++++ Provided data
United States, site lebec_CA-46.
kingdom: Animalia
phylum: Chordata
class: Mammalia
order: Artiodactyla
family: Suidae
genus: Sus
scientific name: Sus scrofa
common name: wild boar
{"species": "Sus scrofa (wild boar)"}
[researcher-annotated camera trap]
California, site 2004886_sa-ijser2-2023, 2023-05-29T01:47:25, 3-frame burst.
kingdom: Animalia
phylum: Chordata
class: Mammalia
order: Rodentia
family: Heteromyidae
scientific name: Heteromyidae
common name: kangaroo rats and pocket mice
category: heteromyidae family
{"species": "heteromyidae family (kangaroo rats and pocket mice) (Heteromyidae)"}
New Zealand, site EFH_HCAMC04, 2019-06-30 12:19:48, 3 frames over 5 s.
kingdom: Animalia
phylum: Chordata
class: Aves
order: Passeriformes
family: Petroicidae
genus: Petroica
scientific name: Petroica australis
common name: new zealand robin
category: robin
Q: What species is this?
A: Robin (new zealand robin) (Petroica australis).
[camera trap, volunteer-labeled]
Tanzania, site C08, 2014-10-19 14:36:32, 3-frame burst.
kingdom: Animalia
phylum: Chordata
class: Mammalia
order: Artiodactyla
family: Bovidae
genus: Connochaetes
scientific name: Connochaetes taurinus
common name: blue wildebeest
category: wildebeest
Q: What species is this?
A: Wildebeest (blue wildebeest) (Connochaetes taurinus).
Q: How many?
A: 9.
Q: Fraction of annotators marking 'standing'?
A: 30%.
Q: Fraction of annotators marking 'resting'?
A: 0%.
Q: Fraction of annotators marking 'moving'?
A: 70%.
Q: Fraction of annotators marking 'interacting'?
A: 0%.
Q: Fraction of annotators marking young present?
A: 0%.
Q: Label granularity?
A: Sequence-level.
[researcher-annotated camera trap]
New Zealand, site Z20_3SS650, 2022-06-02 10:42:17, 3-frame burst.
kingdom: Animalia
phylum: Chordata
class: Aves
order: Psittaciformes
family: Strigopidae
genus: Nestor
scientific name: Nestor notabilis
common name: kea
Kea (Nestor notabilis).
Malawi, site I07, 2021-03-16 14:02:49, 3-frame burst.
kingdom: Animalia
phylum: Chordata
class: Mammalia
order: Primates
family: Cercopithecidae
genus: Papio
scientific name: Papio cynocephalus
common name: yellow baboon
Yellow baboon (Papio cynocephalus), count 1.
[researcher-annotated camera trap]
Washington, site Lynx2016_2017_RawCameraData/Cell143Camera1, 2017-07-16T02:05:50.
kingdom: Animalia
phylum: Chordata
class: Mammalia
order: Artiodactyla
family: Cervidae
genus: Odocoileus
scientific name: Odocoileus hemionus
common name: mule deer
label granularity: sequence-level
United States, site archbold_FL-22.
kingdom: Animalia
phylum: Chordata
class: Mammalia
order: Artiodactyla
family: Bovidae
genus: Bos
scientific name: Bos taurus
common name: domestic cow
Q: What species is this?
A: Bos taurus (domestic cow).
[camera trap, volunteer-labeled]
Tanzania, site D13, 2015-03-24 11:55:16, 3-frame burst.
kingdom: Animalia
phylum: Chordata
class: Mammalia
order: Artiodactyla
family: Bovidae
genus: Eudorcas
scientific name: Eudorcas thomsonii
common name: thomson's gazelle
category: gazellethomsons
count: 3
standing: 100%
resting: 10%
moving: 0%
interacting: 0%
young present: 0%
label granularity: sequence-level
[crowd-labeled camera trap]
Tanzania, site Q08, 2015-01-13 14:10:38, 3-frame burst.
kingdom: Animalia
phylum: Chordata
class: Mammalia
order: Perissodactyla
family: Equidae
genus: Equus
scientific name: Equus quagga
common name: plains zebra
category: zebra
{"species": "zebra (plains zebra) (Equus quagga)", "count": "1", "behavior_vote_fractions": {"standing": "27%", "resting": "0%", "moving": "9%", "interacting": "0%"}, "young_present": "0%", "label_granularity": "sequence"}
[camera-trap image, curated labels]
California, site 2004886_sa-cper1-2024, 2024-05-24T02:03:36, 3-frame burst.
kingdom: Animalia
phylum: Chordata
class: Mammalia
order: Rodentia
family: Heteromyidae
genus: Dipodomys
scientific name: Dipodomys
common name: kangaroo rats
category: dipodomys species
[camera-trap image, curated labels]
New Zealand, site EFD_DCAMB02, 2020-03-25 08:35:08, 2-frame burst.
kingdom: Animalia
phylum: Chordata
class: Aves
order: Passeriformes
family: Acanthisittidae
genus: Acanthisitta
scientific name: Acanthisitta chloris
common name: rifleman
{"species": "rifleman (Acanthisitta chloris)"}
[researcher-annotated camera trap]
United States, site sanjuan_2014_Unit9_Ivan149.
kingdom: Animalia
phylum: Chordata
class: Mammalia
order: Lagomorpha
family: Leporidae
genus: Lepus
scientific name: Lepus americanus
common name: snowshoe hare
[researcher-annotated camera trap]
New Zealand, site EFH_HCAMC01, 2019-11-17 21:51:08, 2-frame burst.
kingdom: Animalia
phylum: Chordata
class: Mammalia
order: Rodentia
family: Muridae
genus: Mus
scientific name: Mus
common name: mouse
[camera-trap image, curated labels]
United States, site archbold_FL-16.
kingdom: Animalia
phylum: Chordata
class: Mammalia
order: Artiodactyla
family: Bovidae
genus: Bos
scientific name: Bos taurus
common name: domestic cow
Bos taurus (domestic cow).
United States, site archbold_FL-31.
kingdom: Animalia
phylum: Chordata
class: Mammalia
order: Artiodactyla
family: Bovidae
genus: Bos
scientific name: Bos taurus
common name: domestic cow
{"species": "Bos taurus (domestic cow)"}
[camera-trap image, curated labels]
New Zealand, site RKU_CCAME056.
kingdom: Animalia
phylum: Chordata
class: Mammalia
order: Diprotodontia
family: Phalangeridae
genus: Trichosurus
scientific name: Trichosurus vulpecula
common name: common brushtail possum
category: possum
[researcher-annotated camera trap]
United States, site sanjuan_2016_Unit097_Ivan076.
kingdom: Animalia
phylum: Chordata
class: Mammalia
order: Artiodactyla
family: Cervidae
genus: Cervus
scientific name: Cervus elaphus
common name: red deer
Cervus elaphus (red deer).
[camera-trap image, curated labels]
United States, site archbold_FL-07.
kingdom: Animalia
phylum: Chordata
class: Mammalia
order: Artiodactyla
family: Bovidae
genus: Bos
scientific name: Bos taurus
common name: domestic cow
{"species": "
++++++++
Activity>
Once more, write out all of the entries above exactly.

Response>
United States, site lebec_CA-46.
kingdom: Animalia
phylum: Chordata
class: Mammalia
order: Artiodactyla
family: Suidae
genus: Sus
scientific name: Sus scrofa
common name: wild boar
{"species": "Sus scrofa (wild boar)"}
[researcher-annotated camera trap]
California, site 2004886_sa-ijser2-2023, 2023-05-29T01:47:25, 3-frame burst.
kingdom: Animalia
phylum: Chordata
class: Mammalia
order: Rodentia
family: Heteromyidae
scientific name: Heteromyidae
common name: kangaroo rats and pocket mice
category: heteromyidae family
{"species": "heteromyidae family (kangaroo rats and pocket mice) (Heteromyidae)"}
New Zealand, site EFH_HCAMC04, 2019-06-30 12:19:48, 3 frames over 5 s.
kingdom: Animalia
phylum: Chordata
class: Aves
order: Passeriformes
family: Petroicidae
genus: Petroica
scientific name: Petroica australis
common name: new zealand robin
category: robin
Q: What species is this?
A: Robin (new zealand robin) (Petroica australis).
[camera trap, volunteer-labeled]
Tanzania, site C08, 2014-10-19 14:36:32, 3-frame burst.
kingdom: Animalia
phylum: Chordata
class: Mammalia
order: Artiodactyla
family: Bovidae
genus: Connochaetes
scientific name: Connochaetes taurinus
common name: blue wildebeest
category: wildebeest
Q: What species is this?
A: Wildebeest (blue wildebeest) (Connochaetes taurinus).
Q: How many?
A: 9.
Q: Fraction of annotators marking 'standing'?
A: 30%.
Q: Fraction of annotators marking 'resting'?
A: 0%.
Q: Fraction of annotators marking 'moving'?
A: 70%.
Q: Fraction of annotators marking 'interacting'?
A: 0%.
Q: Fraction of annotators marking young present?
A: 0%.
Q: Label granularity?
A: Sequence-level.
[researcher-annotated camera trap]
New Zealand, site Z20_3SS650, 2022-06-02 10:42:17, 3-frame burst.
kingdom: Animalia
phylum: Chordata
class: Aves
order: Psittaciformes
family: Strigopidae
genus: Nestor
scientific name: Nestor notabilis
common name: kea
Kea (Nestor notabilis).
Malawi, site I07, 2021-03-16 14:02:49, 3-frame burst.
kingdom: Animalia
phylum: Chordata
class: Mammalia
order: Primates
family: Cercopithecidae
genus: Papio
scientific name: Papio cynocephalus
common name: yellow baboon
Yellow baboon (Papio cynocephalus), count 1.
[researcher-annotated camera trap]
Washington, site Lynx2016_2017_RawCameraData/Cell143Camera1, 2017-07-16T02:05:50.
kingdom: Animalia
phylum: Chordata
class: Mammalia
order: Artiodactyla
family: Cervidae
genus: Odocoileus
scientific name: Odocoileus hemionus
common name: mule deer
label granularity: sequence-level
United States, site archbold_FL-22.
kingdom: Animalia
phylum: Chordata
class: Mammalia
order: Artiodactyla
family: Bovidae
genus: Bos
scientific name: Bos taurus
common name: domestic cow
Q: What species is this?
A: Bos taurus (domestic cow).
[camera trap, volunteer-labeled]
Tanzania, site D13, 2015-03-24 11:55:16, 3-frame burst.
kingdom: Animalia
phylum: Chordata
class: Mammalia
order: Artiodactyla
family: Bovidae
genus: Eudorcas
scientific name: Eudorcas thomsonii
common name: thomson's gazelle
category: gazellethomsons
count: 3
standing: 100%
resting: 10%
moving: 0%
interacting: 0%
young present: 0%
label granularity: sequence-level
[crowd-labeled camera trap]
Tanzania, site Q08, 2015-01-13 14:10:38, 3-frame burst.
kingdom: Animalia
phylum: Chordata
class: Mammalia
order: Perissodactyla
family: Equidae
genus: Equus
scientific name: Equus quagga
common name: plains zebra
category: zebra
{"species": "zebra (plains zebra) (Equus quagga)", "count": "1", "behavior_vote_fractions": {"standing": "27%", "resting": "0%", "moving": "9%", "interacting": "0%"}, "young_present": "0%", "label_granularity": "sequence"}
[camera-trap image, curated labels]
California, site 2004886_sa-cper1-2024, 2024-05-24T02:03:36, 3-frame burst.
kingdom: Animalia
phylum: Chordata
class: Mammalia
order: Rodentia
family: Heteromyidae
genus: Dipodomys
scientific name: Dipodomys
common name: kangaroo rats
category: dipodomys species
[camera-trap image, curated labels]
New Zealand, site EFD_DCAMB02, 2020-03-25 08:35:08, 2-frame burst.
kingdom: Animalia
phylum: Chordata
class: Aves
order: Passeriformes
family: Acanthisittidae
genus: Acanthisitta
scientific name: Acanthisitta chloris
common name: rifleman
{"species": "rifleman (Acanthisitta chloris)"}
[researcher-annotated camera trap]
United States, site sanjuan_2014_Unit9_Ivan149.
kingdom: Animalia
phylum: Chordata
class: Mammalia
order: Lagomorpha
family: Leporidae
genus: Lepus
scientific name: Lepus americanus
common name: snowshoe hare
[researcher-annotated camera trap]
New Zealand, site EFH_HCAMC01, 2019-11-17 21:51:08, 2-frame burst.
kingdom: Animalia
phylum: Chordata
class: Mammalia
order: Rodentia
family: Muridae
genus: Mus
scientific name: Mus
common name: mouse
[camera-trap image, curated labels]
United States, site archbold_FL-16.
kingdom: Animalia
phylum: Chordata
class: Mammalia
order: Artiodactyla
family: Bovidae
genus: Bos
scientific name: Bos taurus
common name: domestic cow
Bos taurus (domestic cow).
United States, site archbold_FL-31.
kingdom: Animalia
phylum: Chordata
class: Mammalia
order: Artiodactyla
family: Bovidae
genus: Bos
scientific name: Bos taurus
common name: domestic cow
{"species": "Bos taurus (domestic cow)"}
[camera-trap image, curated labels]
New Zealand, site RKU_CCAME056.
kingdom: Animalia
phylum: Chordata
class: Mammalia
order: Diprotodontia
family: Phalangeridae
genus: Trichosurus
scientific name: Trichosurus vulpecula
common name: common brushtail possum
category: possum
[researcher-annotated camera trap]
United States, site sanjuan_2016_Unit097_Ivan076.
kingdom: Animalia
phylum: Chordata
class: Mammalia
order: Artiodactyla
family: Cervidae
genus: Cervus
scientific name: Cervus elaphus
common name: red deer
Cervus elaphus (red deer).
[camera-trap image, curated labels]
United States, site archbold_FL-07.
kingdom: Animalia
phylum: Chordata
class: Mammalia
order: Artiodactyla
family: Bovidae
genus: Bos
scientific name: Bos taurus
common name: domestic cow
{"species": "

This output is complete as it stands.